The BOJ’s latest published balance sheet for last month shows that its profits increased by $300 million over the one-month period February to March 2021 . In February, the year-to-date profit was $7.35 billion.
Based on this trajectory, the BOJ seems set to record another year of profits in 2021. Profits earned by the BOJ goes to the Government of Jamaica (GOJ) as per section 9 of the BOJ Act, which states that profits earned by the bank is due to the GOJ, while losses incurred by the bank is funded by the GOJ.
This year’s national budget of $830.78 billion was funded by a large pool of funds from the BOJ, representing profits over the recent past, which are due to the GOJ. Earlier this month, the BOJ paid over the $33 billion as disclosed by Finance Minister Dr Nigel Clarke as dividend payments on its profits due to the GOJ.
This money is being used to help fund the GOJ’s $60-billion Social and Economic Recovery and Vaccine (SERV) Programme.
BOJ LATEST BALANCE SHEET
Based on the latest BOJ balance sheet, the central bank recorded a slight decline in total assets, which moved from $924.7 billion last February to $922.1 billion last month. One year ago in March 2020, the total asset was $697.3 billion.
Foreign assets suffered a marginal decline moving from $607.9 billion in February to $604.7 billion last month but was significantly up from the $494.4 billion recorded in March last year. Local assets were slightly up, totalling $317.3 billion last month compared to the previous month in February when the amount stood at $316.8 billion.
At the same time, total demand liabilities is going up registering $580.4 billion last month over the previous month in February when the figure stood at $566.7 billion. In March 2020, total demand liabilities stood at $490.2 billion.
There was a row between Finance Minister Dr Nigel Clarke and Opposition Leader Mark Golding over the $33-billion dividend payment.

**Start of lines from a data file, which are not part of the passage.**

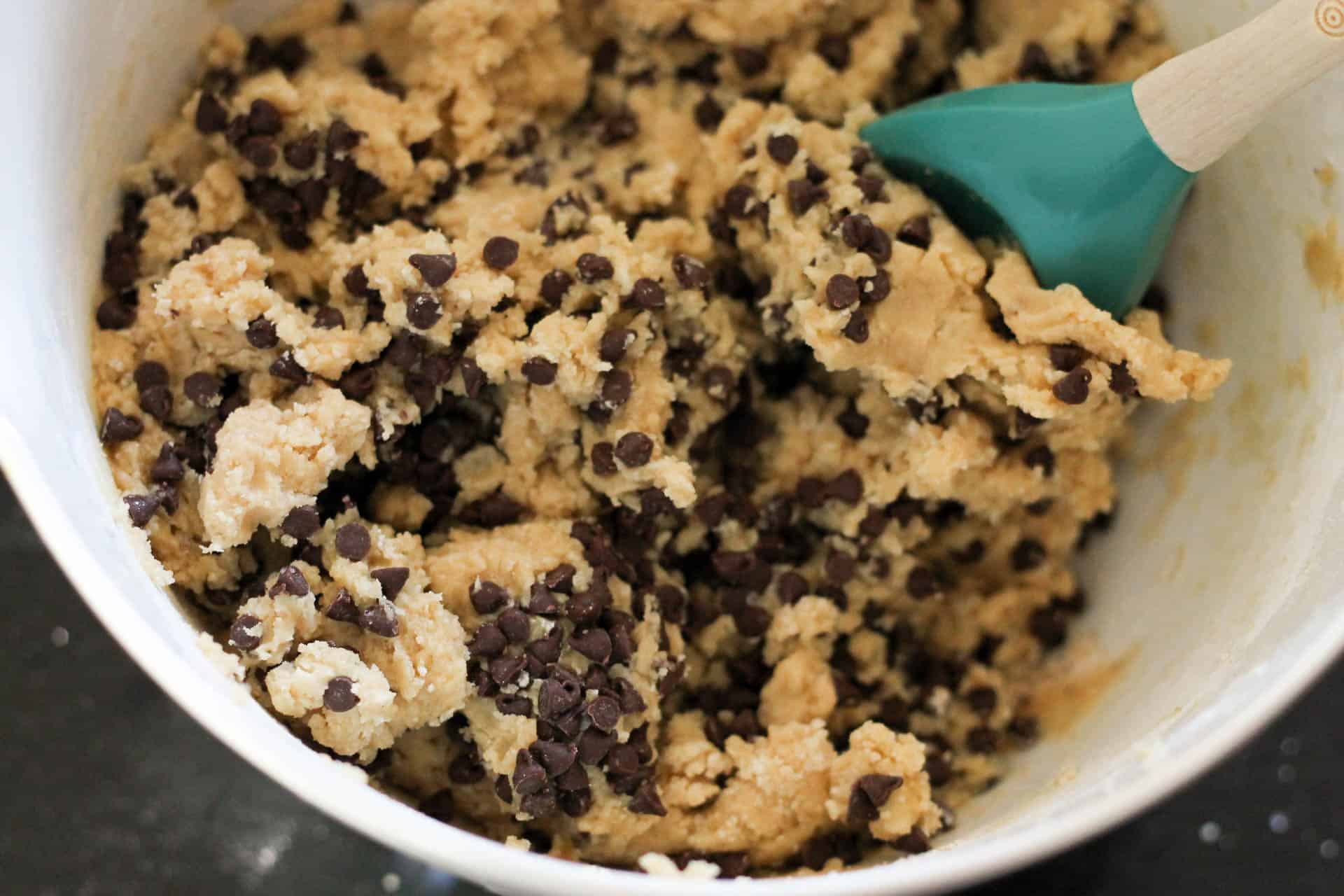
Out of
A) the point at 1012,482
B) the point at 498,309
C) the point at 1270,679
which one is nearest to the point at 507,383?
the point at 498,309

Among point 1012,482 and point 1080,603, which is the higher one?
point 1012,482

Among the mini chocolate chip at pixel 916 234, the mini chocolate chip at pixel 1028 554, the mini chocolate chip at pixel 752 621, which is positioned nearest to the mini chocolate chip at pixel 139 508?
the mini chocolate chip at pixel 752 621

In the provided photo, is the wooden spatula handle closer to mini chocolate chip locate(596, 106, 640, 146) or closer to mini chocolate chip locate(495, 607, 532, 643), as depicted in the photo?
mini chocolate chip locate(596, 106, 640, 146)

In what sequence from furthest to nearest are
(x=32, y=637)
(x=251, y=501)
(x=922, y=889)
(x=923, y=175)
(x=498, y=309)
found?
(x=32, y=637) < (x=923, y=175) < (x=498, y=309) < (x=251, y=501) < (x=922, y=889)

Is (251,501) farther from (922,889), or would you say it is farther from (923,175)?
(923,175)

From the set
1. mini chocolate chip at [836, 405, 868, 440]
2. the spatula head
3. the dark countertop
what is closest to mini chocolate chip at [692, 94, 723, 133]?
the spatula head

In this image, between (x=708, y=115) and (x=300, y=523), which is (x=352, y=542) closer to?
(x=300, y=523)
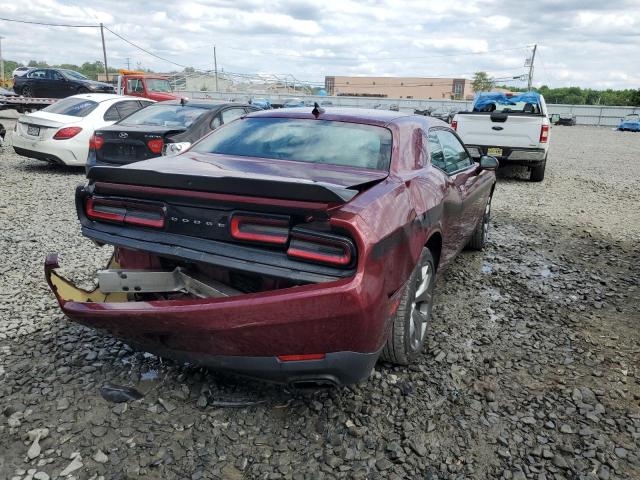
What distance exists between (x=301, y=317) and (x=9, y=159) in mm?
11182

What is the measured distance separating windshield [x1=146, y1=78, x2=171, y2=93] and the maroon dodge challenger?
1426 centimetres

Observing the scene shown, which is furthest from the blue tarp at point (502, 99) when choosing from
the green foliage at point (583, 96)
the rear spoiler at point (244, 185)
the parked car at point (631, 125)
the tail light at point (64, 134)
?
the green foliage at point (583, 96)

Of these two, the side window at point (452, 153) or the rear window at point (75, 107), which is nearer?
the side window at point (452, 153)

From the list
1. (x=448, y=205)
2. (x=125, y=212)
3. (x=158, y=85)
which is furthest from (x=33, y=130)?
(x=448, y=205)

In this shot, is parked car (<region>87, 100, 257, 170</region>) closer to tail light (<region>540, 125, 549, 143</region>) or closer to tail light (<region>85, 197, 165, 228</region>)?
tail light (<region>85, 197, 165, 228</region>)

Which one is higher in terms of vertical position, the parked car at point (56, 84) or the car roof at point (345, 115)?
the car roof at point (345, 115)

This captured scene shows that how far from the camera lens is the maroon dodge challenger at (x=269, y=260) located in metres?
2.25

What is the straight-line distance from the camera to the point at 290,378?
7.92ft

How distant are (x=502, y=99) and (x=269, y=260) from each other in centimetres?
1247

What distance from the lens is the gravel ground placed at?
2.36 meters

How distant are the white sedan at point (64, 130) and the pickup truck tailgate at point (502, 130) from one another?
21.7 feet

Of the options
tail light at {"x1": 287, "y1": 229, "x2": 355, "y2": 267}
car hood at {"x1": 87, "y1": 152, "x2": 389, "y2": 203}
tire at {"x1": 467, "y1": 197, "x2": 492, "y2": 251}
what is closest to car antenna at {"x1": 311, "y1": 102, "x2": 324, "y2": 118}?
car hood at {"x1": 87, "y1": 152, "x2": 389, "y2": 203}

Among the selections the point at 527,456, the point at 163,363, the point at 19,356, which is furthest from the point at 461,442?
the point at 19,356

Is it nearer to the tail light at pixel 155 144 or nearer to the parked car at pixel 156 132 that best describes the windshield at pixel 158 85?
the parked car at pixel 156 132
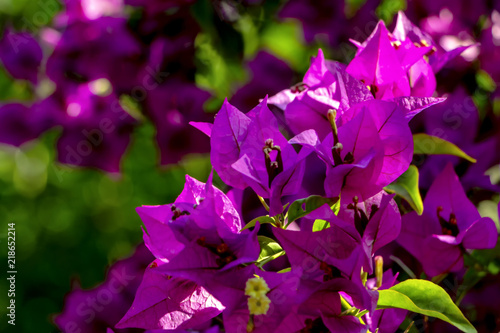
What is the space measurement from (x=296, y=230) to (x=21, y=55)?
1076 mm

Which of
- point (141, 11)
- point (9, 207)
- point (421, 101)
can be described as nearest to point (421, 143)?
point (421, 101)

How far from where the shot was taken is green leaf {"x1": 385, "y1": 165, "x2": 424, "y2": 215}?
0.58m

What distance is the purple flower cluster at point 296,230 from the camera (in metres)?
0.48

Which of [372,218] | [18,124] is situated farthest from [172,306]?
[18,124]

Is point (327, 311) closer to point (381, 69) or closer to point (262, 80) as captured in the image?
point (381, 69)

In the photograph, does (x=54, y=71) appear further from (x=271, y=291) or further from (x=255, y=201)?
(x=271, y=291)

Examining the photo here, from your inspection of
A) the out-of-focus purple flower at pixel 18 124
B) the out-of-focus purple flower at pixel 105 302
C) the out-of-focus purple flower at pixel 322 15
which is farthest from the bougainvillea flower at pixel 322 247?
the out-of-focus purple flower at pixel 18 124

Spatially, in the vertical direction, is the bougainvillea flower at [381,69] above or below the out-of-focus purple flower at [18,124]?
above

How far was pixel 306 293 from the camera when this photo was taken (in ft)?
1.55

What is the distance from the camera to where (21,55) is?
139 centimetres

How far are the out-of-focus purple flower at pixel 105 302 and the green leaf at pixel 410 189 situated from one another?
52cm

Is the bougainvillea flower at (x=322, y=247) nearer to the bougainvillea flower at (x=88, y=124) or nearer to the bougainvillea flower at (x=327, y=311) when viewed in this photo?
the bougainvillea flower at (x=327, y=311)

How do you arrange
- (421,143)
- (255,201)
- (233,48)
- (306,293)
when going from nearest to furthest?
1. (306,293)
2. (421,143)
3. (255,201)
4. (233,48)

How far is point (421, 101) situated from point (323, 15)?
793 millimetres
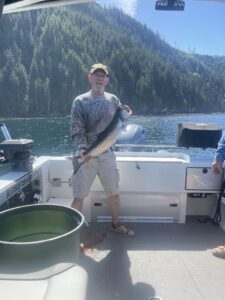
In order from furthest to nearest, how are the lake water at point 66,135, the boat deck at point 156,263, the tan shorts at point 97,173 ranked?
the lake water at point 66,135
the tan shorts at point 97,173
the boat deck at point 156,263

During the just concluded 2021/2022 budget debate in Parliament, the Opposition leader charged that $17.9 billion of the dividend came from foreign exchange trading and from net gains on the BOJ’s holdings of foreign currency assets.
He contended that “it is a regressive indirect form of taxation paid in particular by less-well-off Jamaicans,” arguing that, “this devaluation disproportionately hurts low-income people.”
Golding alleged that, “in using the $17.9 billion of foreign exchange gains from the Bank of Jamaica to fund its budget, the Government is essentially treating the devaluation as a form of tax.”
In his rebuttal, the finance minister declared that this is not the case, saying Golding was taking the Jamaican people for “fools”. Dr Clarke pointed out that central banks around the world make profits every year and Jamaican had been an exception.